An established scientific institution with a highly developed public outreach apparatus, the museum was a valuable tool for the Nazis in spreading false claims about Jews, disabled people and other victims of the regime.
This legacy was a “very heavy thing to take on,” Vogel said. “You have to carry it all the time.”
After the fall of the Third Reich, the museum became a state institution in the socialist German Democratic Republic (G.D.R.) and became an Eastern equivalent to West Germany’s Federal Agency of Health Education. Its aim was promoting a healthy socialist citizenry. After German reunification in 1990, the museum took a hard turn away from its previous incarnations, retaining its name but shying away from hygiene as a subject, and expanding into other medical, historical and cultural fields.
“They didn’t want to have too much connection to their own past in the G.D.R. and Nazi time,” said Thomas Macho, a cultural historian who was previously part of the museum’s advisory board.

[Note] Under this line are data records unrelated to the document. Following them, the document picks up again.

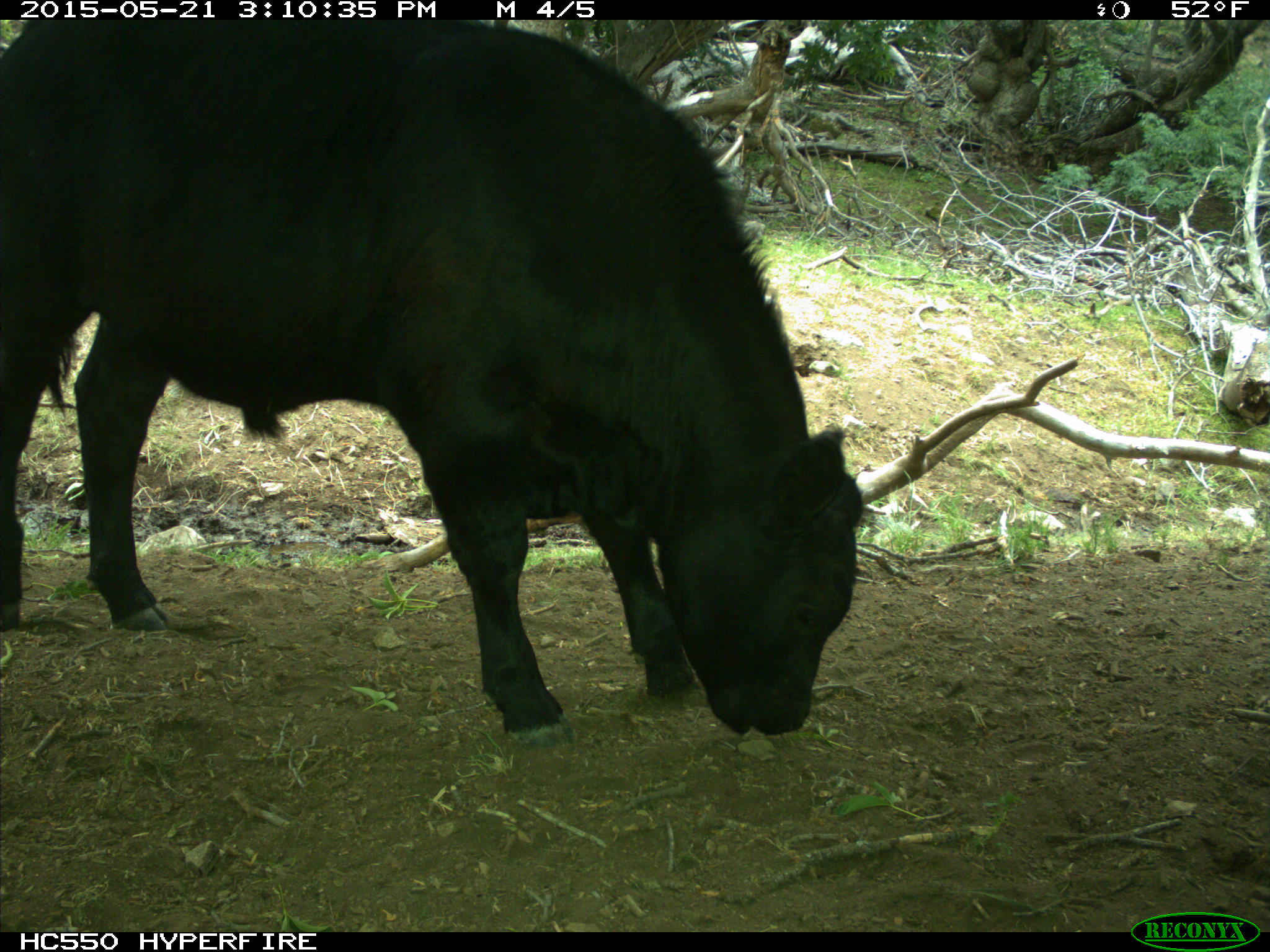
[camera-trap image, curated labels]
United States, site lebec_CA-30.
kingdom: Animalia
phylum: Chordata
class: Mammalia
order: Artiodactyla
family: Bovidae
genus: Bos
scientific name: Bos taurus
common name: domestic cow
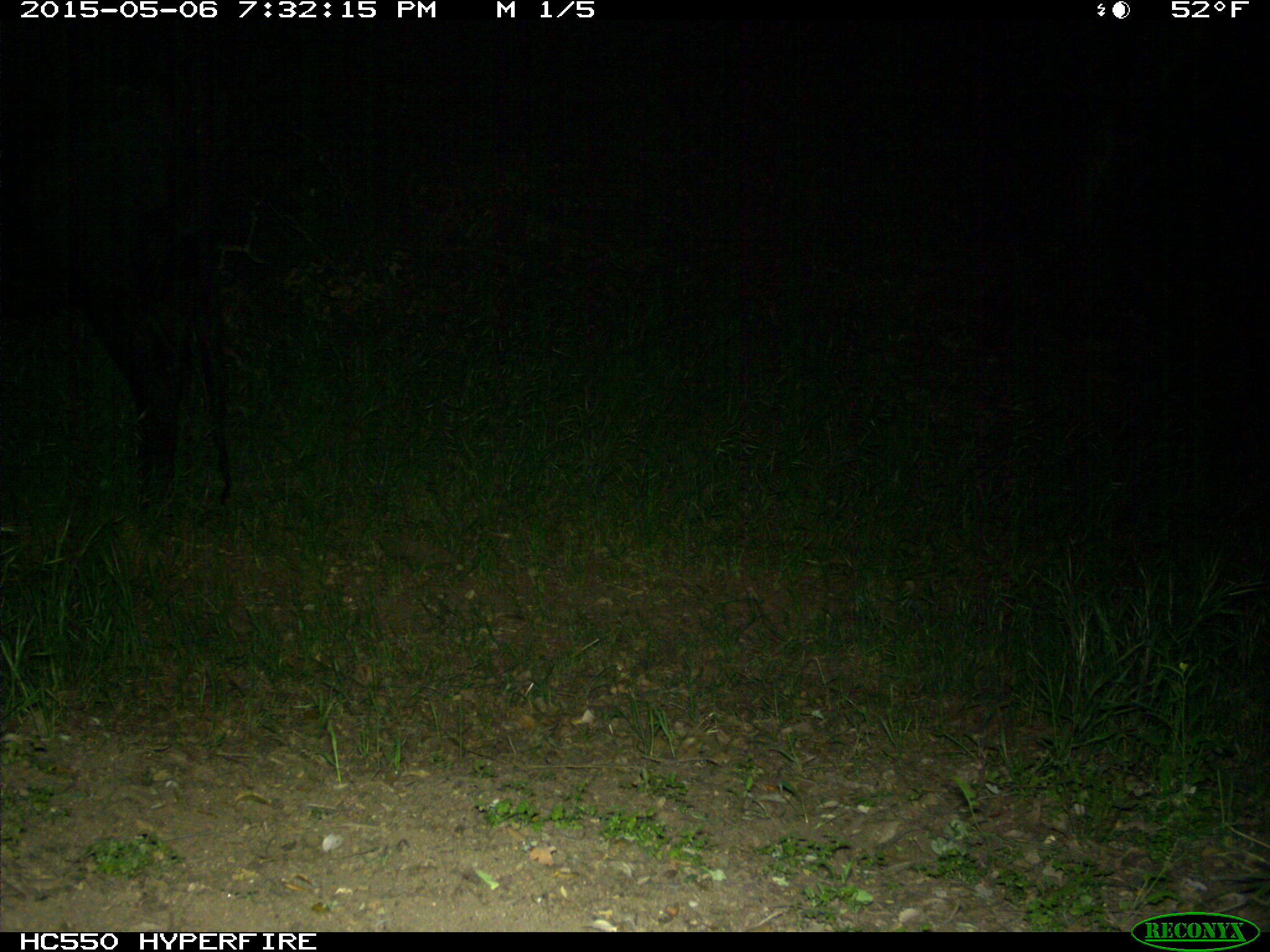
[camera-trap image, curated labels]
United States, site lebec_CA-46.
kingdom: Animalia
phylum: Chordata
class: Mammalia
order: Artiodactyla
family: Bovidae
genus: Bos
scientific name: Bos taurus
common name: domestic cow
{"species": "Bos taurus (domestic cow)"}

He added that anti-Semitism and a fear of foreigners were recurring themes in every pandemic, pointing to conspiracy theories involving Jews and a rise in anti-Asian rhetoric during the latest. “Even in times of the Spanish Flu, more than 100 years ago, we had the discussion of the national quality of the flu,” he added. “Was it the Spanish flu? Or was it the Belgian flu, or was it the Flemish flu, or was it the Russian flu?”
At the same time that humans re-enact the tendencies and debates from prior health crises, Macho said, there is also an odd kind of cultural amnesia that makes it difficult to learn from them. Twice as many people died of the Spanish flu than were killed in World War I, he said, and yet one plays a vastly bigger role in historical memory than the other.
“Why do we forget these things? Why will we know a lot about 1969 and 1970, but nothing about the Hong Kong flu, which was very important during those years? We would remember Woodstock and maybe Charles Manson,” he said, but not a pandemic that killed millions around the world. This makes it even more important for cultural institutions such as the German Hygiene Museum to do some of the work of remembrance, Macho said. “We are always forgetting pandemics.”